**CONSEGNA 1:** Secondo il testo di riferimento, perché l'uomo del passato attribuiva calamità ed epidemie al divino o a forze sovrannaturali? Rispondi in una o due frasi.
**CONSEGNA 2:**
Rispondi brevemente, in base al testo di riferimento:
(a) Come venivano considerate le notizie positive e rassicuranti quando il movimento d'opinione più "prudente" le rigettava?
(b) Da chi è stata favorita la polarizzazione?
(c) Oltre all'uomo del passato, dove si trova ancora l'uomo che attribuisce le calamità al divino?
**CONSEGNA 3:** Nel testo di riferimento, riscrivi il tratto che si apre con le parole contenenti "In questi mesi, il" e si chiude con "interpretativa nella Storia.", sostituendo "polarizzazione" con "contrapposizione".

**TESTO DI RIFERIMENTO:**
In questi mesi, il movimento d’opinione più “prudente” rispetto all’emergenza Covid ha spesso mostrato un atteggiamento irrazionale di fronte alle notizie e/o alle ipotesi anche solo vagamente positive e rassicuranti, rigettandole come sciocche, fuorvianti e pericolose pure quando fondate e provenienti da fonti di indubbia autorevolezza. Persino richiamare l’attenzione su altre problematiche, pressanti e reali, o debunkizzare una “fake news”, se allineata ad una certa narrazione allarmistica, era ed è in qualche caso malvisto.
Un atteggiamento irrazionale, dicevamo, conseguenza non solo di quella polarizzazione favorita dalla politica come dai media, per ragioni molteplici e differenti, ma che può trovare una chiave interpretativa nella Storia.
Non disponendo delle conoscenze per comprendere e cercare di spiegare le calamità, le epidemie e tutti quei fenomeni che avevano un impatto drammatico sulla sua esistenza, l’uomo del passato (ma anche quello del presente, nelle zone più arretrate del pianeta) tendeva allora ad attribuirle al divino oppure a qualche forza sovrannaturale, a leggerle come una loro emanazione o rappresentazione.

**RECORD:**
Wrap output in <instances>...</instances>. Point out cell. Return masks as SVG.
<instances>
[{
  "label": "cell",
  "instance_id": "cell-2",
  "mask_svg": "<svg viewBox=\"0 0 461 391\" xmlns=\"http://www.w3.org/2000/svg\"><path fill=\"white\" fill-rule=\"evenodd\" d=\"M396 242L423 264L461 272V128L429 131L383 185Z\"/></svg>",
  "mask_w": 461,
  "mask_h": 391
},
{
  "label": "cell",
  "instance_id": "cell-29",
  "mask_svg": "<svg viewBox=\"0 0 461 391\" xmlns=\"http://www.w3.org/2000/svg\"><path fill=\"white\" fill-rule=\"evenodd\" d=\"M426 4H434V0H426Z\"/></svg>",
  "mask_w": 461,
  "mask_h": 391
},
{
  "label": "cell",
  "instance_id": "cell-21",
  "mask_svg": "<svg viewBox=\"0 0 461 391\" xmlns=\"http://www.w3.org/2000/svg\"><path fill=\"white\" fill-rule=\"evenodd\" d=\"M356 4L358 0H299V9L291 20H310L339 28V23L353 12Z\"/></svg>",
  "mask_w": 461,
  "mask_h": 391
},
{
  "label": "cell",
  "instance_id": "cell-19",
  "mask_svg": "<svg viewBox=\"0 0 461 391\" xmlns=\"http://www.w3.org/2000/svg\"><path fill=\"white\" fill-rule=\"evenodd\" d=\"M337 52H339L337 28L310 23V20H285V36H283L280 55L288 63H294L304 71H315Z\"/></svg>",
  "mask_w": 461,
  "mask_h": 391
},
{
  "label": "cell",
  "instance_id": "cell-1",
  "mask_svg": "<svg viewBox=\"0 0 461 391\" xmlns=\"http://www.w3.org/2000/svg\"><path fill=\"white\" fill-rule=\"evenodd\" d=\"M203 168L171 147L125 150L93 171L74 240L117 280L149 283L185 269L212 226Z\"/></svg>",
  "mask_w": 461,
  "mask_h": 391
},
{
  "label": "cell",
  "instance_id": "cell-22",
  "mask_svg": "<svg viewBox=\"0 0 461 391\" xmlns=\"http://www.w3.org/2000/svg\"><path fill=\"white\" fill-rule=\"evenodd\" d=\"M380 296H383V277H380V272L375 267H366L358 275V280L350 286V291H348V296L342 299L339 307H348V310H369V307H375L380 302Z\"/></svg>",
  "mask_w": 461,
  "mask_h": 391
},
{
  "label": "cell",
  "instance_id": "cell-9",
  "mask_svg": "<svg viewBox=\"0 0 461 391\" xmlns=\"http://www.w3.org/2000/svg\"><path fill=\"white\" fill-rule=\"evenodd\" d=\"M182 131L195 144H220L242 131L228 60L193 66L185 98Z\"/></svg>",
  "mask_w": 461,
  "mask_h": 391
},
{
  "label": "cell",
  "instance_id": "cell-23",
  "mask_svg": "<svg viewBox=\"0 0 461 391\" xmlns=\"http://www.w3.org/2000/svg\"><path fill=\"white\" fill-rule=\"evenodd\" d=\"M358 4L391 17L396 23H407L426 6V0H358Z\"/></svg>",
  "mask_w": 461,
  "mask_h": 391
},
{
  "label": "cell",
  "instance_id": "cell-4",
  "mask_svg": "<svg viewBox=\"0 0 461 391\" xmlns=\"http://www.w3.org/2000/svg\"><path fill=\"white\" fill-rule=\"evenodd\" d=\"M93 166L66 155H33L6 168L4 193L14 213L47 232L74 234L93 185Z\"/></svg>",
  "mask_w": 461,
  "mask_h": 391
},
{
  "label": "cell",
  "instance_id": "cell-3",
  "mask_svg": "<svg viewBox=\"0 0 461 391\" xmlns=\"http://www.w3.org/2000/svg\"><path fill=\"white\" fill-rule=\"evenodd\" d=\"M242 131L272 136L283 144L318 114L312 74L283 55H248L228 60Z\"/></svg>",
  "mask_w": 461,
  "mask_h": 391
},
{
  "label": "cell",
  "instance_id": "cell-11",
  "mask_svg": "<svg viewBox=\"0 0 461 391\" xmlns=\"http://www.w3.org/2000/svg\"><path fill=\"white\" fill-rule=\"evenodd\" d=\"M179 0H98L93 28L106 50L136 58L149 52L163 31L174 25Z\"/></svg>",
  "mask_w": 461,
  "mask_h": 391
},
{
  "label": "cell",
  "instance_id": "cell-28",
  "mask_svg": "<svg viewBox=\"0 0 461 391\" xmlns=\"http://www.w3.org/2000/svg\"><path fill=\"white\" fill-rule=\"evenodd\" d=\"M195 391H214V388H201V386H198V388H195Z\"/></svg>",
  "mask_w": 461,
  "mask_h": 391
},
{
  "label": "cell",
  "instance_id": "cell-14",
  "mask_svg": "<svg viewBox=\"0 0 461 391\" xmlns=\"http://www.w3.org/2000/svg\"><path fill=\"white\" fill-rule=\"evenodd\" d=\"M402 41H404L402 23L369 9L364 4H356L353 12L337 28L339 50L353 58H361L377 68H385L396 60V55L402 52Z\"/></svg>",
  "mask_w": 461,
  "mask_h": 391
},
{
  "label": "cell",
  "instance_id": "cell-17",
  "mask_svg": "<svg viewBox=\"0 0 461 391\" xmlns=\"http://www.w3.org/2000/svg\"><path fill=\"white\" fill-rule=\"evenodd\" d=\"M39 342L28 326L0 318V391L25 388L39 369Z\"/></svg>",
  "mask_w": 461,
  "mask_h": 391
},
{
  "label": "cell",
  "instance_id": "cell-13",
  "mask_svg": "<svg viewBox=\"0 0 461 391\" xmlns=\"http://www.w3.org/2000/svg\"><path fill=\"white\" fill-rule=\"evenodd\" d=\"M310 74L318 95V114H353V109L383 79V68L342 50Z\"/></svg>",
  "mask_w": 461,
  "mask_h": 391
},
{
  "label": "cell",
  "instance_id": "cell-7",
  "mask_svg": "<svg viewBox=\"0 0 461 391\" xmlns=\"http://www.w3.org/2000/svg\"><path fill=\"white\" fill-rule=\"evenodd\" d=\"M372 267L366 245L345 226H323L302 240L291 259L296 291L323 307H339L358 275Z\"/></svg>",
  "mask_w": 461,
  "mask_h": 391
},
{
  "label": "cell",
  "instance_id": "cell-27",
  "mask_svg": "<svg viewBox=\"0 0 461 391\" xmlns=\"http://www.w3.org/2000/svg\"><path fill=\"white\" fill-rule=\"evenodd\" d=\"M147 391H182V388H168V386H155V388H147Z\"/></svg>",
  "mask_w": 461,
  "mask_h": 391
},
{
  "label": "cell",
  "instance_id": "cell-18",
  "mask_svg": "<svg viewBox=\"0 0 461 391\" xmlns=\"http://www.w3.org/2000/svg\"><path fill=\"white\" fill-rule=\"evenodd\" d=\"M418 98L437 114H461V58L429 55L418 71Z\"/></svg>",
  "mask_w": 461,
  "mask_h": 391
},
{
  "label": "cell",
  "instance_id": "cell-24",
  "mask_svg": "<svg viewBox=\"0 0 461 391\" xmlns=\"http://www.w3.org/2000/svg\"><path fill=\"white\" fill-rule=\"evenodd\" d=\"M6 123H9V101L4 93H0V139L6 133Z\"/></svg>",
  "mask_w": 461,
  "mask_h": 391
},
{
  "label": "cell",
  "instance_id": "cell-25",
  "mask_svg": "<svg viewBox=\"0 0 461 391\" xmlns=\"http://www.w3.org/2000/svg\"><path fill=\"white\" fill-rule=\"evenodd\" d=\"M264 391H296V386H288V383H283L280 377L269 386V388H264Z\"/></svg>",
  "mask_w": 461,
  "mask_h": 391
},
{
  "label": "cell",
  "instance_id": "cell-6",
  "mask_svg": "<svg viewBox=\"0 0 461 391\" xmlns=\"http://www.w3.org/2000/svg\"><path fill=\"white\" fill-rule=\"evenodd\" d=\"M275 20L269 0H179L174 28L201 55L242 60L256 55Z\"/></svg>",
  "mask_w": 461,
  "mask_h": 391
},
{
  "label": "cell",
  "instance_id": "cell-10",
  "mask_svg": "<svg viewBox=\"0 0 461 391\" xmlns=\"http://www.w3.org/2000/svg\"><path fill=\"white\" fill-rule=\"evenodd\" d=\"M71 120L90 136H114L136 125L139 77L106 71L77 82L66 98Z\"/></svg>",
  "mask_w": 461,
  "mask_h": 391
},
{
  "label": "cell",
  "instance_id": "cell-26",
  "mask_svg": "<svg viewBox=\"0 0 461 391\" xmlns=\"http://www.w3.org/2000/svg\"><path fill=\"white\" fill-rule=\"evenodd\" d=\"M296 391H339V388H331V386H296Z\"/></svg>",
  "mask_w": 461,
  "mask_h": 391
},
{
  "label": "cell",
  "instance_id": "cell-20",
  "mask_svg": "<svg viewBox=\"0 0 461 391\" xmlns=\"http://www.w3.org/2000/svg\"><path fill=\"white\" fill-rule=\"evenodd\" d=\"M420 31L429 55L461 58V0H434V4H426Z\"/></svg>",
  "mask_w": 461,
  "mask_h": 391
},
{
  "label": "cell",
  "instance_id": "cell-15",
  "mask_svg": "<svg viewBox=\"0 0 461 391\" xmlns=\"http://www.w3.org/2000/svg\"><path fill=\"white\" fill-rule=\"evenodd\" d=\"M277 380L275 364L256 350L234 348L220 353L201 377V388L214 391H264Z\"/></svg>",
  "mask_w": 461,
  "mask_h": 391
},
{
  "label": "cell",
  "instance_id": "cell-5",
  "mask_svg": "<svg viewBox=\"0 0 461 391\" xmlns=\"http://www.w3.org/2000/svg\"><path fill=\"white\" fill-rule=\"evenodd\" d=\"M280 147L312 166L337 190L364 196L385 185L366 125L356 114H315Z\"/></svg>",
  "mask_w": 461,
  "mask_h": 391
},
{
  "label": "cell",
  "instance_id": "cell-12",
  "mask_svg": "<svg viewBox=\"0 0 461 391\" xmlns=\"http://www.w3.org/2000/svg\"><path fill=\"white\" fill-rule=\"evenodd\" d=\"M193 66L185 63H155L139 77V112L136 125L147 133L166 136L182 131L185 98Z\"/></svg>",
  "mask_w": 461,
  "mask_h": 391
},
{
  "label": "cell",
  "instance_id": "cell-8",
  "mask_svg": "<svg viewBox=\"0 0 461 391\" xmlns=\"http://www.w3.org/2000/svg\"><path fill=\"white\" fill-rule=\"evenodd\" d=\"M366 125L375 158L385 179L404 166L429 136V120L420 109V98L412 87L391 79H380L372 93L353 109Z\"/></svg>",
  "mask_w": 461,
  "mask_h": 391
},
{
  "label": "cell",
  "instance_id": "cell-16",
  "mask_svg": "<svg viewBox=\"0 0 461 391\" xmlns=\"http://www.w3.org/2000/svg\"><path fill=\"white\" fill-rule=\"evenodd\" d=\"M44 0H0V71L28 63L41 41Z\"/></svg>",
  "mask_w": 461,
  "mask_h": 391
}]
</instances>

**RISPOSTA 1:** Perché non disponeva delle conoscenze per comprendere e cercare di spiegare le calamità, le epidemie e gli altri fenomeni che avevano un impatto drammatico sulla sua esistenza. Per questo le attribuiva al divino o a qualche forza sovrannaturale e le leggeva come una loro emanazione o rappresentazione.

**RISPOSTA 2:**
(a) Come sciocche, fuorvianti e pericolose.
(b) Dalla politica e dai media.
(c) Nelle zone più arretrate del pianeta.

**RISPOSTA 3:**
In questi mesi, il movimento d’opinione più “prudente” rispetto all’emergenza Covid ha spesso mostrato un atteggiamento irrazionale di fronte alle notizie e/o alle ipotesi anche solo vagamente positive e rassicuranti, rigettandole come sciocche, fuorvianti e pericolose pure quando fondate e provenienti da fonti di indubbia autorevolezza. Persino richiamare l’attenzione su altre problematiche, pressanti e reali, o debunkizzare una “fake news”, se allineata ad una certa narrazione allarmistica, era ed è in qualche caso malvisto.
Un atteggiamento irrazionale, dicevamo, conseguenza non solo di quella contrapposizione favorita dalla politica come dai media, per ragioni molteplici e differenti, ma che può trovare una chiave interpretativa nella Storia.